Output, exactly and in full, the entries that appear below.

───── INFORMATION PROVIDED ─────

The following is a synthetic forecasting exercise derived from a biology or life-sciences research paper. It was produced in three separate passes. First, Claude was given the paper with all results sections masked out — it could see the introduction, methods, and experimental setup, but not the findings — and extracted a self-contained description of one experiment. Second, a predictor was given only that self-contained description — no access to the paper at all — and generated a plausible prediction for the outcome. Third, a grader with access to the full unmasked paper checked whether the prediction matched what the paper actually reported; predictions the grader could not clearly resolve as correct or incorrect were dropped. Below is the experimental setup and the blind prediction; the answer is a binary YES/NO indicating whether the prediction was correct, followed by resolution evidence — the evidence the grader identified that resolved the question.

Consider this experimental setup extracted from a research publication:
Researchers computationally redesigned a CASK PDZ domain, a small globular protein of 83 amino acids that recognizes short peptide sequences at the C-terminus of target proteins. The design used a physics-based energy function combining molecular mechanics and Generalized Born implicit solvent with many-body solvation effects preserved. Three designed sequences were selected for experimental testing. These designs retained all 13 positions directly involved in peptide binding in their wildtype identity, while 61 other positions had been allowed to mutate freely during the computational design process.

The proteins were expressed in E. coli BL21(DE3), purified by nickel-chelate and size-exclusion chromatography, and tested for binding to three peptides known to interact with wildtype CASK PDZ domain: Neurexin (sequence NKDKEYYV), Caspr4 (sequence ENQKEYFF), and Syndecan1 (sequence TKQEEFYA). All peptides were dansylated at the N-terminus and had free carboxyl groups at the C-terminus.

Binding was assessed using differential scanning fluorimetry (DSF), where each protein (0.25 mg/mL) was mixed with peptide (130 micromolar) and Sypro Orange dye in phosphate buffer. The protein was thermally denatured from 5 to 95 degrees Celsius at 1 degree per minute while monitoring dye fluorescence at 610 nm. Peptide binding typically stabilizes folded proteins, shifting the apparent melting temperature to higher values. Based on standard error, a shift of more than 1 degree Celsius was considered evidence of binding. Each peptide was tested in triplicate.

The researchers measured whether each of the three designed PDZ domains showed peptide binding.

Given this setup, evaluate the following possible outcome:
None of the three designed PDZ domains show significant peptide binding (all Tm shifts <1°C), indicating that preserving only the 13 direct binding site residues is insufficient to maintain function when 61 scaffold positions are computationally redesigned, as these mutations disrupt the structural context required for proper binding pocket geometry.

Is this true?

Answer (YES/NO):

─────

• RESULT OF THIS TASK
The following is a synthetic forecasting exercise derived from a biology or life-sciences research paper. It was produced in three separate passes. First, Claude was given the paper with all results sections masked out — it could see the introduction, methods, and experimental setup, but not the findings — and extracted a self-contained description of one experiment. Second, a predictor was given only that self-contained description — no access to the paper at all — and generated a plausible prediction for the outcome. Third, a grader with access to the full unmasked paper checked whether the prediction matched what the paper actually reported; predictions the grader could not clearly resolve as correct or incorrect were dropped. Below is the experimental setup and the blind prediction; the answer is a binary YES/NO indicating whether the prediction was correct, followed by resolution evidence — the evidence the grader identified that resolved the question.

Consider this experimental setup extracted from a research publication:
Researchers computationally redesigned a CASK PDZ domain, a small globular protein of 83 amino acids that recognizes short peptide sequences at the C-terminus of target proteins. The design used a physics-based energy function combining molecular mechanics and Generalized Born implicit solvent with many-body solvation effects preserved. Three designed sequences were selected for experimental testing. These designs retained all 13 positions directly involved in peptide binding in their wildtype identity, while 61 other positions had been allowed to mutate freely during the computational design process.

The proteins were expressed in E. coli BL21(DE3), purified by nickel-chelate and size-exclusion chromatography, and tested for binding to three peptides known to interact with wildtype CASK PDZ domain: Neurexin (sequence NKDKEYYV), Caspr4 (sequence ENQKEYFF), and Syndecan1 (sequence TKQEEFYA). All peptides were dansylated at the N-terminus and had free carboxyl groups at the C-terminus.

Binding was assessed using differential scanning fluorimetry (DSF), where each protein (0.25 mg/mL) was mixed with peptide (130 micromolar) and Sypro Orange dye in phosphate buffer. The protein was thermally denatured from 5 to 95 degrees Celsius at 1 degree per minute while monitoring dye fluorescence at 610 nm. Peptide binding typically stabilizes folded proteins, shifting the apparent melting temperature to higher values. Based on standard error, a shift of more than 1 degree Celsius was considered evidence of binding. Each peptide was tested in triplicate.

The researchers measured whether each of the three designed PDZ domains showed peptide binding.

Given this setup, evaluate the following possible outcome:
None of the three designed PDZ domains show significant peptide binding (all Tm shifts <1°C), indicating that preserving only the 13 direct binding site residues is insufficient to maintain function when 61 scaffold positions are computationally redesigned, as these mutations disrupt the structural context required for proper binding pocket geometry.

Is this true?

Answer (YES/NO):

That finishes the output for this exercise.